E sì che l’isola si presta, così vasta e misterica. Non la puoi girare a piedi, Ischia, ma devi girarla a piedi. Solo così puoi arrivare negli spersi loci, all’incanto di luoghi quasi miracolosamente ignorati dal turismo di massa. Cogliere l’animus degl’isolani che sotto la scorza del benessere arrivato sui traghetti nell’ultimo cinquantennio celano l’astuzia del marinaio omerico, l’arguzia di Pulcinella, l’anima verace del pezzente millenario. Bellissima l’isola e la sua gente, a tratti vera per chi la sappia e voglia cogliere nella sua essenza, dislavata dall’acque e dall’incuria, dalle slavine e dagli abusi che qui, più che altrove, sono la regola spacciata per obbligo. Ma l’isola resiste. Ai crolli e al tempo, alla sua natura e a quella degli uomini. Alle orde neobarbariche che diuturnamente l’invadono e al suo stesso fato. Tornare sull’isola, tre lustri dopo, è una conferma e una (ri)scoperta.
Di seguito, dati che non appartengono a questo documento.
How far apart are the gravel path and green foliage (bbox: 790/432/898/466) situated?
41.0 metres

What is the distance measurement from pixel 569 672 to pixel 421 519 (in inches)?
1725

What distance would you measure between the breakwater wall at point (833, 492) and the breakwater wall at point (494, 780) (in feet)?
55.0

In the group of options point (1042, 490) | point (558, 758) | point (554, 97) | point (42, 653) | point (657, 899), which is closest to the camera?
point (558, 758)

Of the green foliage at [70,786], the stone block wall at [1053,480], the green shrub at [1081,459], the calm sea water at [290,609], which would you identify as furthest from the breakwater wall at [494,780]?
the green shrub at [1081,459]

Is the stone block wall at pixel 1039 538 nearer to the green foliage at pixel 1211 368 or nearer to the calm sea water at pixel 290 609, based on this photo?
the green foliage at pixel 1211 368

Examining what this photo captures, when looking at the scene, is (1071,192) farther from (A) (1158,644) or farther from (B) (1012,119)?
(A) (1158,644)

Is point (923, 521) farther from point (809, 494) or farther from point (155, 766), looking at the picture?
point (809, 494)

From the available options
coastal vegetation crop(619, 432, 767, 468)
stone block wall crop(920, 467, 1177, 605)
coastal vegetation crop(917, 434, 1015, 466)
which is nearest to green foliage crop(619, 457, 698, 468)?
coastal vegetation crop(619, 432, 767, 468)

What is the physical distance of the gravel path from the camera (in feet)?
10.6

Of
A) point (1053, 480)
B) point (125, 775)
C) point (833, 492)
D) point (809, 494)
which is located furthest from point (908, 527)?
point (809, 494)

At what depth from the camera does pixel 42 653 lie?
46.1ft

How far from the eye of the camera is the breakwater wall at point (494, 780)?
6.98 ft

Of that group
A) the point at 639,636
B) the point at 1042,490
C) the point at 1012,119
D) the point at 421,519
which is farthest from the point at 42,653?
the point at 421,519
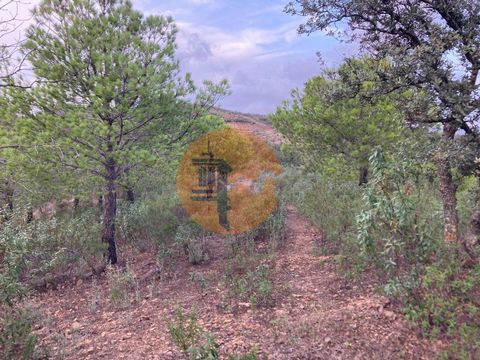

A piedi bisogna girarla, l’isola. Scendere ai Maronti e a Sorgeto, fare centinaja di scalini passo passo e sperare in uno strapuntino libero da nordamericani e nordici per bruciarsi le terga a mare, tra i bollori e l’onde. Bearsi d’ignoti bianchi calanchi come di lucenti marine. Traversare luoghi da sogno quando la folla è scemata e solo la bruma v’accompagna, gatti ben pasciuti vi guatano sornioni passare. Girare in barchetta, andar per terme, certamente. Magari in quelle che si vogliono romane ed erano già pozze etrusche. Ma salite al gran monte, sfiancatevi sui suoi pendii senza tema di ruzzolare a valle come il fungo di roccia che s’erge dall’acque di Lacco Ameno.
È lì, sulla cima dell’Epomèo dove svernano arditi trattori, su balze che pure le capre disdegnano, che sta l’anima d’Ischia, il suo centro. Dove le pietre d’acqua raccontano una storia ignota ai più, aliena al cancan del bagnasciuga, alle viuzze intasate di traffico. Là, dove leggenda vuole vi sia, come sotto la piramide di Cheope e in Tibet, una porta d’Agartha, il regno di tenebra e fuoco che traversa le viscere della terra, che l’Ischia profonda e misteriosa sta. Ma noi, ora, contentiamoci di far scorrere un po’ di biancolella in vena, gustando l’ottimo coniglio. Abbeveriamoci alla coppa di Nestore, primigenia epigrafe greca d’Occidente, piccolo tesoro custodito nella villa-museo che Visconti voleva fare albergo. Sorridiamo all’isola e ai suoi misteri. Giorno verrà che Ischia avrà il suo cantore.